> **DATA EXCERPT**

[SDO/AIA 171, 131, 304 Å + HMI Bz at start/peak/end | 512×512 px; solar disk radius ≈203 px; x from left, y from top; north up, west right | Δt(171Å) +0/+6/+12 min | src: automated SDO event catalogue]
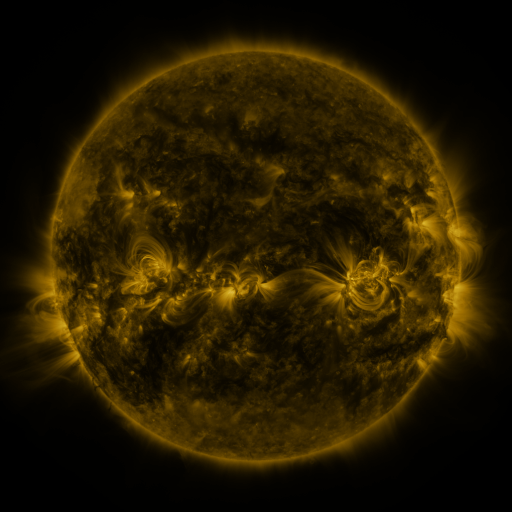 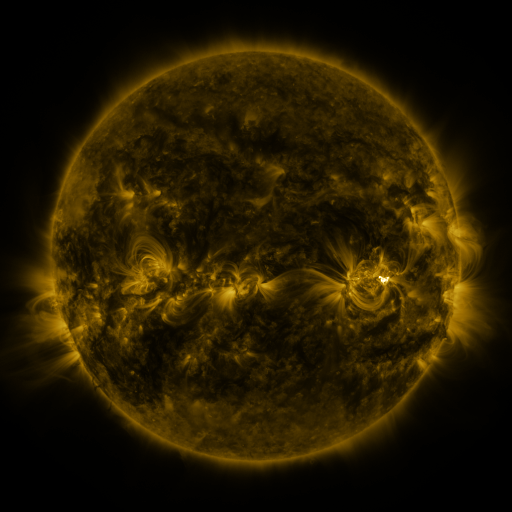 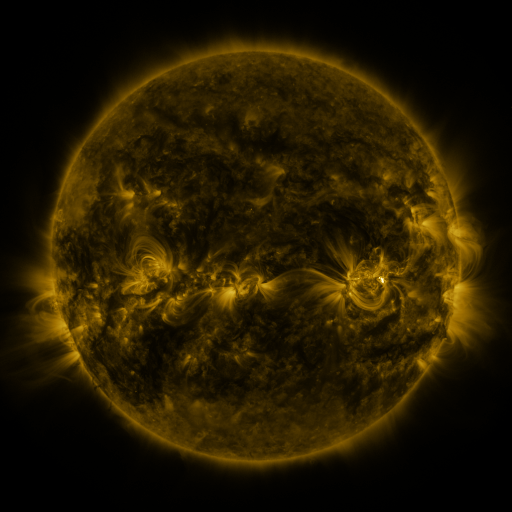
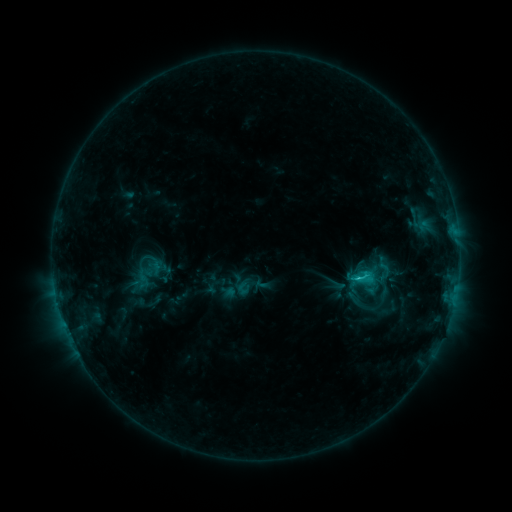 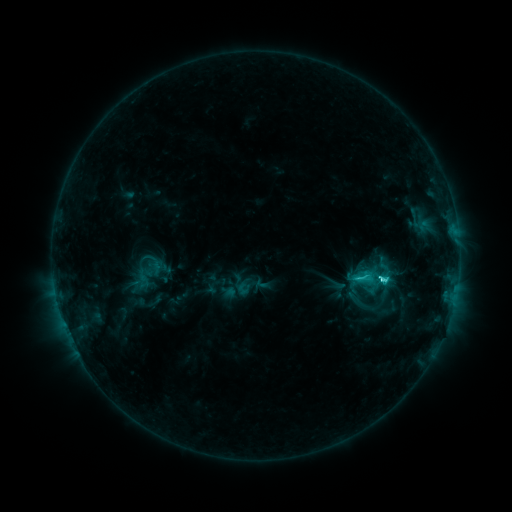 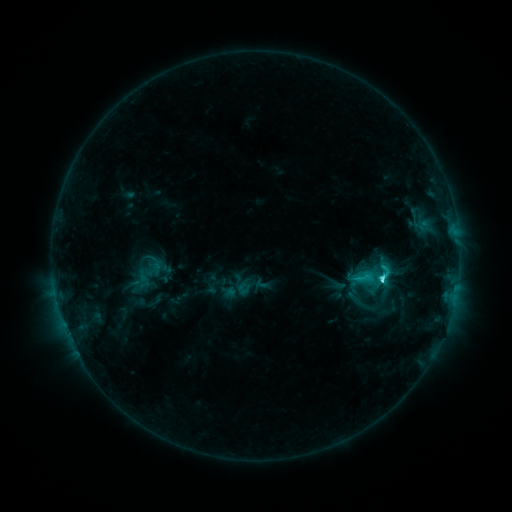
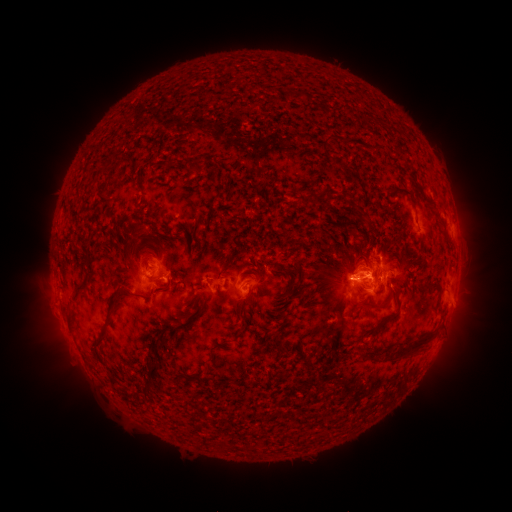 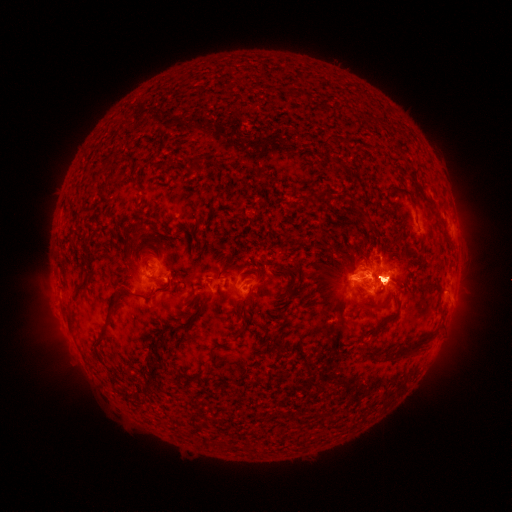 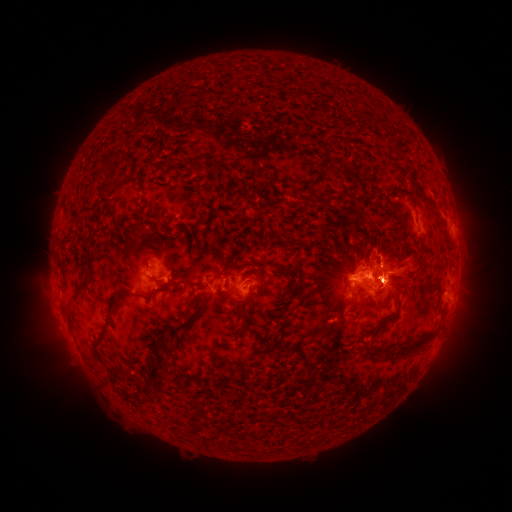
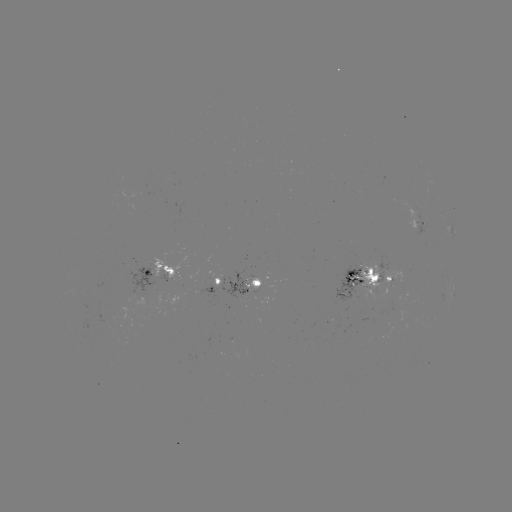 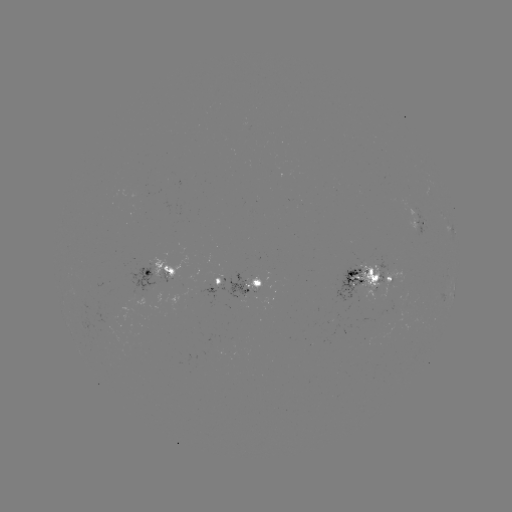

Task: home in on M1.0 flare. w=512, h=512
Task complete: [381, 279].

> **WHAT THE EXERCISE ASKS**
Please work out the number of lines in the listing that hold "Task". Nothing besides the number is wanted.

> **RESPONSE BELOW**
2